Set exercise →
An exact copy of the records is required, minus the pictures they hold.

(Excerpt from a dataset)
—————

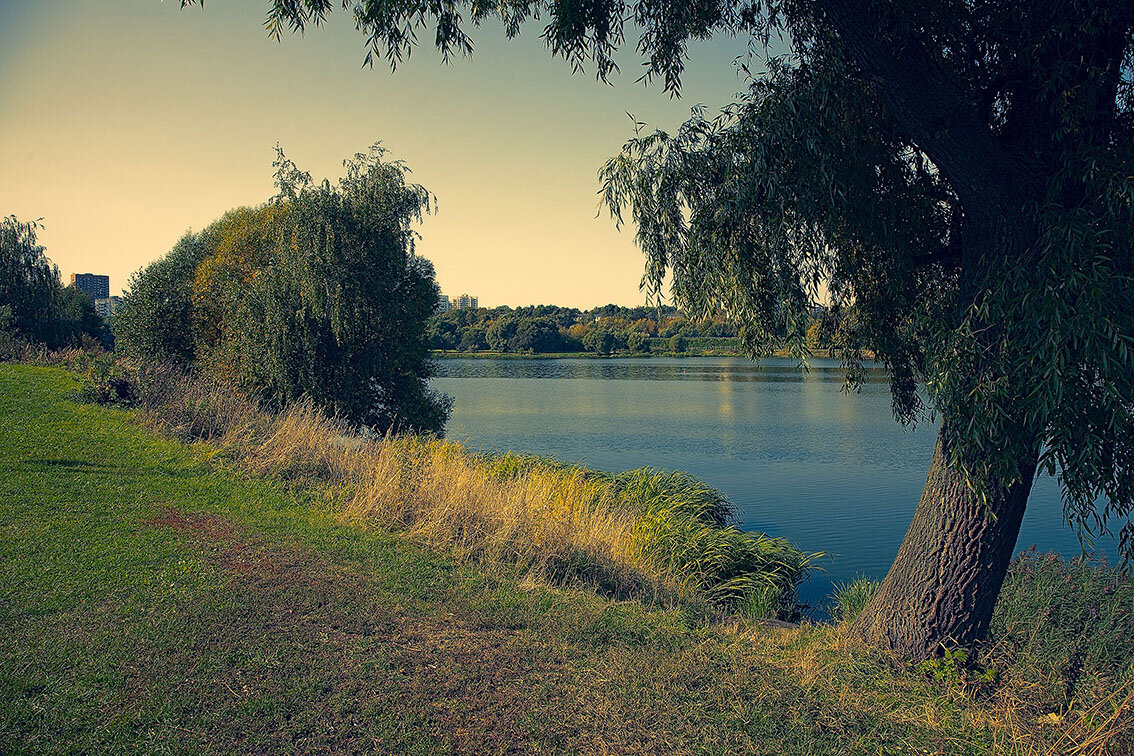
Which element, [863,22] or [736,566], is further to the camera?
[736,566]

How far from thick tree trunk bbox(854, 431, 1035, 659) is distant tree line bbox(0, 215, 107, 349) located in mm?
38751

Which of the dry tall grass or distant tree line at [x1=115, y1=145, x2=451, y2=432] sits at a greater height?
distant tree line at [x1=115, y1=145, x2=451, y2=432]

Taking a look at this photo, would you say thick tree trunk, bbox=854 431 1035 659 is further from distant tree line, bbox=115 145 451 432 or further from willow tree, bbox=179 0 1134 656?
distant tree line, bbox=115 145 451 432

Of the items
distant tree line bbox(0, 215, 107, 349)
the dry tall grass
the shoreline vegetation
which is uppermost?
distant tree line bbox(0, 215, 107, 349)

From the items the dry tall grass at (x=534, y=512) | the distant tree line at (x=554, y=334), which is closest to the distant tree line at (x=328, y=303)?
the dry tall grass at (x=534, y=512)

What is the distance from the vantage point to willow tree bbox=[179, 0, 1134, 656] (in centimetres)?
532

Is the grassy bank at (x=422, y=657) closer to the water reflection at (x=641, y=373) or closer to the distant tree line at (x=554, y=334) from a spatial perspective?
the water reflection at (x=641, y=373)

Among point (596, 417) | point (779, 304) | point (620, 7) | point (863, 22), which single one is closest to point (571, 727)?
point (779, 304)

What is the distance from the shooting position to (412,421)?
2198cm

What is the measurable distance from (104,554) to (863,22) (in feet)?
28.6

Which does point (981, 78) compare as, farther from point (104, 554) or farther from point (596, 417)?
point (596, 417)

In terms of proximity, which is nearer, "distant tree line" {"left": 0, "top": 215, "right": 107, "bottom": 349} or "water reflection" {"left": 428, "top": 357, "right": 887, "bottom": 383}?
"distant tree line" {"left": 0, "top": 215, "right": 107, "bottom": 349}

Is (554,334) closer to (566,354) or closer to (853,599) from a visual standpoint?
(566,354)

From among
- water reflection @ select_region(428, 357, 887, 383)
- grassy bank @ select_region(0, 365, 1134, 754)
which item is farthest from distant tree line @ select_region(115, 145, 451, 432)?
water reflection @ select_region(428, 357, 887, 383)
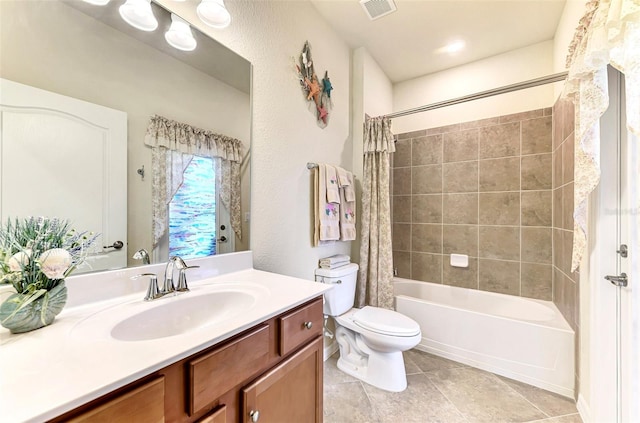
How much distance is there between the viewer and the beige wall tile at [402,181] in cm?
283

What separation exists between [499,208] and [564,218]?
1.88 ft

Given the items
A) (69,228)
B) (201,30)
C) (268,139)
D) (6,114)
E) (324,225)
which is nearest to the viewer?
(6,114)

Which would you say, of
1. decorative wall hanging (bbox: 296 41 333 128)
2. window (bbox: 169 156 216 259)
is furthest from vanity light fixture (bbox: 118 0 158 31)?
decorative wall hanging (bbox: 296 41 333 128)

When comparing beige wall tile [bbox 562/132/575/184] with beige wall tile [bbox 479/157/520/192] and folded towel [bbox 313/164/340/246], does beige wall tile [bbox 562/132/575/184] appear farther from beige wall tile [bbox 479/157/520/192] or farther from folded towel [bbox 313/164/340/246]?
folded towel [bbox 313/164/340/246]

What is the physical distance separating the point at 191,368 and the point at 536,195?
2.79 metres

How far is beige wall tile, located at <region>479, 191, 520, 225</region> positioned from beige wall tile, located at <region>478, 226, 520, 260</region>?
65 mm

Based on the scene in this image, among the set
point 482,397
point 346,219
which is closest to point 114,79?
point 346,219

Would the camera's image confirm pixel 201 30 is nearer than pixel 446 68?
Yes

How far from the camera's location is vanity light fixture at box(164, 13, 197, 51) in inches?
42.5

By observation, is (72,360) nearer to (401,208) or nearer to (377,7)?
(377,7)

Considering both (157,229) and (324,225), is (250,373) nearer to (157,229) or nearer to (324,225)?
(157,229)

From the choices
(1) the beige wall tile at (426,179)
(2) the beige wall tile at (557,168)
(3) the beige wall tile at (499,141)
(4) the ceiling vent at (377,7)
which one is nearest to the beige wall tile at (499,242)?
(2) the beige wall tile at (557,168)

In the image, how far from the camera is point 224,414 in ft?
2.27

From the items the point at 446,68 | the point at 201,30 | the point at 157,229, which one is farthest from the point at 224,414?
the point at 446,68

—————

Response to the task →
Which element, [863,22] or [736,566], is further to the camera?
[736,566]

How far from thick tree trunk bbox(854, 431, 1035, 659) is distant tree line bbox(0, 215, 107, 349) located in mm?
38751

Which of the dry tall grass or distant tree line at [x1=115, y1=145, x2=451, y2=432] sits at a greater height?
distant tree line at [x1=115, y1=145, x2=451, y2=432]

Taking a look at this photo, would you say thick tree trunk, bbox=854 431 1035 659 is further from distant tree line, bbox=115 145 451 432 or further from willow tree, bbox=179 0 1134 656?
distant tree line, bbox=115 145 451 432

Of the items
distant tree line bbox(0, 215, 107, 349)
the dry tall grass
the shoreline vegetation
which is uppermost?
distant tree line bbox(0, 215, 107, 349)

From the items the dry tall grass at (x=534, y=512) | the distant tree line at (x=554, y=334), which is closest to the distant tree line at (x=328, y=303)?
the dry tall grass at (x=534, y=512)

What is the distance from the vantage point to willow tree bbox=[179, 0, 1134, 656] (in centimetres)?
532

Is the grassy bank at (x=422, y=657) closer to the water reflection at (x=641, y=373) or closer to the distant tree line at (x=554, y=334) from a spatial perspective?
the water reflection at (x=641, y=373)

Among point (596, 417) | point (779, 304) | point (620, 7) | point (863, 22), which single one is closest to point (571, 727)?
point (779, 304)

What is the distance from the shooting position to (412,421)?
2198cm

What is the measurable distance from (104,554) to (863,22) (in feet)?
28.6

Which does point (981, 78) compare as, farther from point (104, 554) or farther from point (596, 417)?
point (596, 417)

In terms of proximity, which is nearer, "distant tree line" {"left": 0, "top": 215, "right": 107, "bottom": 349} or "water reflection" {"left": 428, "top": 357, "right": 887, "bottom": 383}?
"distant tree line" {"left": 0, "top": 215, "right": 107, "bottom": 349}

Is (554,334) closer to (566,354) or closer to (853,599) from a visual standpoint?
(566,354)

From among
- water reflection @ select_region(428, 357, 887, 383)
- grassy bank @ select_region(0, 365, 1134, 754)
which item is farthest from distant tree line @ select_region(115, 145, 451, 432)?
water reflection @ select_region(428, 357, 887, 383)
How much distance is there between the viewer and the beige wall tile at [402,181] in cm?
283

What separation exists between [499,208] and [564,218]?
1.88 ft

Given the items
A) (69,228)
B) (201,30)
C) (268,139)
D) (6,114)
E) (324,225)
which is nearest to the viewer?
(6,114)

Which would you say, of
1. decorative wall hanging (bbox: 296 41 333 128)
2. window (bbox: 169 156 216 259)
is furthest from vanity light fixture (bbox: 118 0 158 31)?
decorative wall hanging (bbox: 296 41 333 128)

When comparing beige wall tile [bbox 562/132/575/184] with beige wall tile [bbox 479/157/520/192] and folded towel [bbox 313/164/340/246], does beige wall tile [bbox 562/132/575/184] appear farther from beige wall tile [bbox 479/157/520/192] or farther from folded towel [bbox 313/164/340/246]?
folded towel [bbox 313/164/340/246]

What is the physical distance separating the point at 191,368 and the point at 536,195?
2.79 metres

How far is beige wall tile, located at <region>479, 191, 520, 225</region> positioned from beige wall tile, located at <region>478, 226, 520, 260</region>?
65 mm

Based on the scene in this image, among the set
point 482,397
point 346,219
which is closest to point 114,79?
point 346,219

Would the camera's image confirm pixel 201 30 is nearer than pixel 446 68?
Yes

How far from the camera's location is vanity light fixture at box(164, 13, 197, 51) in inches?
42.5

By observation, is (72,360) nearer to (401,208) or nearer to (377,7)?
(377,7)

Considering both (157,229) and (324,225), is (250,373) nearer to (157,229) or nearer to (324,225)?
(157,229)

From the choices
(1) the beige wall tile at (426,179)
(2) the beige wall tile at (557,168)
(3) the beige wall tile at (499,141)
(4) the ceiling vent at (377,7)
which one is nearest to the beige wall tile at (499,242)?
(2) the beige wall tile at (557,168)

In the image, how far from the camera is point 224,414 in ft?
2.27

From the items the point at 446,68 | the point at 201,30 | the point at 157,229, which one is farthest from the point at 224,414?
the point at 446,68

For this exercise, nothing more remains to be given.